Action item: Extend the passage on the Keystone XL pipeline and oil sands crude pricing, picking up after its last sentence.
─── Passage
To be sure, the Keystone XL project - connecting the oil sands with the U.S. Gulf Coast - is facing a full-scale push back from U.S. environmental groups, and final approval from Washington is not guaranteed.
If the pipeline gets built, it would move 830,000 barrels a day of Alberta crude to Texas refineries, many of which are configured to process the heavier grades that are now imported from Venezuela, Mexico and elsewhere.
On today’s pipeline network, it costs about $8.50 a barrel to ship crude to the U.S. Gulf region from Alberta, traders say. When new pipelines are built, the light-heavy oil price spread is expected to come close to the shipping cost.
“You expect those bottlenecks will be gone, and once we get global pricing, we’ve actually seen fairly narrow differences between light and heavy crude,” said IHS’s Forrest.
Against that backdrop, Suncor says it hasn’t made a final decision on the proposed Voyageur upgrader, the centerpiece of its expansion strategy.
──────
─── Excerpted data
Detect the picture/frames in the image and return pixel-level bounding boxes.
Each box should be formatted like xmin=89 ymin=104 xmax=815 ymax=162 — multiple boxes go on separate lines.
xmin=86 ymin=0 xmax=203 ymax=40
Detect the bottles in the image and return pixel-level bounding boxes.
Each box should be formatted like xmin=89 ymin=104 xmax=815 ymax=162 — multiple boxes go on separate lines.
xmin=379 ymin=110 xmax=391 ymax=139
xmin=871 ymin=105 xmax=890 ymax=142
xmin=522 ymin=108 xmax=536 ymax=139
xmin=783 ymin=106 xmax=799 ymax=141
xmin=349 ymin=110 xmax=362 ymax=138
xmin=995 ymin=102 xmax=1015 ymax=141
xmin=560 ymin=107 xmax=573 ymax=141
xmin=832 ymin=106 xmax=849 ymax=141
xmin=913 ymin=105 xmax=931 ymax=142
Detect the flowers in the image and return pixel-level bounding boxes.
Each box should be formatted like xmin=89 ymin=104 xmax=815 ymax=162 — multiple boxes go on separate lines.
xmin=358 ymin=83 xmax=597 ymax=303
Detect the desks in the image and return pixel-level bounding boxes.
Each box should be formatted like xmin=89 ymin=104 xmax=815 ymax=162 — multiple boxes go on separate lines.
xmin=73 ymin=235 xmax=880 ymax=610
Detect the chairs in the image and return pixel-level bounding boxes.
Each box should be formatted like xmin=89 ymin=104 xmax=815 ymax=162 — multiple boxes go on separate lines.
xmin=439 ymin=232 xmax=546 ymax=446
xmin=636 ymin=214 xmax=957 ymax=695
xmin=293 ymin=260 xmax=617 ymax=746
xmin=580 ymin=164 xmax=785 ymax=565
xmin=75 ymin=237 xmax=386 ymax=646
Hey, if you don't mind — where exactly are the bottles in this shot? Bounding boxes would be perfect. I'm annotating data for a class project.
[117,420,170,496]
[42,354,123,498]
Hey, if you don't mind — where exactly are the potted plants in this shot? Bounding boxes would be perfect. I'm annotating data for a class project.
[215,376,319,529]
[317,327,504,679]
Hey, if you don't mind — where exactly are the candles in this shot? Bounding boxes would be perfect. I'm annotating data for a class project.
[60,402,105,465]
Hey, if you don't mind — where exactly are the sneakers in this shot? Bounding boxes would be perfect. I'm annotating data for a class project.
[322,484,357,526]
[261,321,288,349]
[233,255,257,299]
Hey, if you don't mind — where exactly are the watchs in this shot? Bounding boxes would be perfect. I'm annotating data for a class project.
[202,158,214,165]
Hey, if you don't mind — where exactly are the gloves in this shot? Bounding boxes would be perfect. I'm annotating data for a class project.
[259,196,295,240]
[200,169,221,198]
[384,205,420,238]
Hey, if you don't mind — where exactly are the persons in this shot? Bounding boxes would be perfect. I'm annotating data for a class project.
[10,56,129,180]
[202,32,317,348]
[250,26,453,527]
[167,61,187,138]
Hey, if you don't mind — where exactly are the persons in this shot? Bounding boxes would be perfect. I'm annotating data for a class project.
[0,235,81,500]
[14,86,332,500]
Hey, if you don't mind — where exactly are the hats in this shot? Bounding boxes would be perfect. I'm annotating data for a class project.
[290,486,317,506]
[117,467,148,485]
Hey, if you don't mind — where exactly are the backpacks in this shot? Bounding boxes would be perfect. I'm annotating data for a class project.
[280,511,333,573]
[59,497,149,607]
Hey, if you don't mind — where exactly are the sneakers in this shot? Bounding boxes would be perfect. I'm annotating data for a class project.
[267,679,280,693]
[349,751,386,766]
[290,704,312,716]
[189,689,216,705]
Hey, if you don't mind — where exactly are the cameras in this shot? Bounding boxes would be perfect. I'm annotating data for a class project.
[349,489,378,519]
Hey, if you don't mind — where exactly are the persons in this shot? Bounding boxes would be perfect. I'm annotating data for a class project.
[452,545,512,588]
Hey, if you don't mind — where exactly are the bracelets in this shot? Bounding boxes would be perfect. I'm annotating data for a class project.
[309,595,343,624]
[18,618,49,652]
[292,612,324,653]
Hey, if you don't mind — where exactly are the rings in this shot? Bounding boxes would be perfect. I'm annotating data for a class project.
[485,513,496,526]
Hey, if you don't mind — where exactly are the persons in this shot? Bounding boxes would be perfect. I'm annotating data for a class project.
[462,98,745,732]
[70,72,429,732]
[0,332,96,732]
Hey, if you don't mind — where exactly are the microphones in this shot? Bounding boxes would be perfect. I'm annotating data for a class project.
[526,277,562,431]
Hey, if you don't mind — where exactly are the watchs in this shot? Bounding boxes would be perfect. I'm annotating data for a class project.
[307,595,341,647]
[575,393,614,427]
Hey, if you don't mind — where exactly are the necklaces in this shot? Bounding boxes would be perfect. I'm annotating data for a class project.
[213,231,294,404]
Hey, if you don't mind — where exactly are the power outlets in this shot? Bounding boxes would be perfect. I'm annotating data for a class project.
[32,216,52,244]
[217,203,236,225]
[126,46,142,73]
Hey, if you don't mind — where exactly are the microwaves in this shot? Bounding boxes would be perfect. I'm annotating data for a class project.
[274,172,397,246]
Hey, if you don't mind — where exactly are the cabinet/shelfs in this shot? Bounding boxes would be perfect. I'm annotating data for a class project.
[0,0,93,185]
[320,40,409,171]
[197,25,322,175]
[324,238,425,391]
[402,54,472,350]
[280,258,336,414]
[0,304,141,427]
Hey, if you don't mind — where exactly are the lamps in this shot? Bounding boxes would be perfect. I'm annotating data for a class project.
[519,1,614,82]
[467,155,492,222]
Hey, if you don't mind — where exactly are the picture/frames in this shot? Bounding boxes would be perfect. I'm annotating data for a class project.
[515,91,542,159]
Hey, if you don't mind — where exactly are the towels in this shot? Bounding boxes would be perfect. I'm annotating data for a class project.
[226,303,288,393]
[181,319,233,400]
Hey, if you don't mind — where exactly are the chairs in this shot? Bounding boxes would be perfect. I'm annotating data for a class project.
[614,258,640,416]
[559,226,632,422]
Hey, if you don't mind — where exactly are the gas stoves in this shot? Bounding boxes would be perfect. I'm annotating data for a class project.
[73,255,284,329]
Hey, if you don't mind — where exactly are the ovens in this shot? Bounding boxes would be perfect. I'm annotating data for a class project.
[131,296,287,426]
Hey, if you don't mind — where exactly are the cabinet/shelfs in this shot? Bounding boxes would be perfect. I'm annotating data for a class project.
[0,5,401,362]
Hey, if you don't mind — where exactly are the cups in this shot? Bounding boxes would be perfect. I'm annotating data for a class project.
──────
Your response:
“We’re looking at all options,” Chief Executive Steve Williams said this month. “At one extreme you could go ahead with the project as it is. At the other extreme you could cancel the whole project and go ahead with nothing.”
Williams fingered the U.S. shale boom as the main reason for the indecision, as oil coaxed to the surface using hydraulic fracturing does not need expensive upgrading to be run in standard refineries.
Oil production in North Dakota has jumped to 730,000 bpd today from just over 100,000 bpd in 2006, making it the No. 2 oil-producing state after Texas. Large volumes of that crude is transported on the same pipelines as the Alberta oil, contributing to the disappearing spare capacity.
In the past year, both Bakken oil and upgraded light synthetic crude, which have similar specs, have climbed in tandem to around par with WTI, from around $13 a barrel below.
A recent PriceWaterhouseCoopers study said shale oil is likely to make the largest single contribution to total U.S. oil output growth by 2020, and that increased global shale output could lead to lower crude prices than are currently projected.
Those barrels have begun to replace some heavy crude in the U.S. market, squeezing the economics on upgrading plants that would pump out products to compete, said Reynold Tatzlaff, PwC’s Canadian energy leader.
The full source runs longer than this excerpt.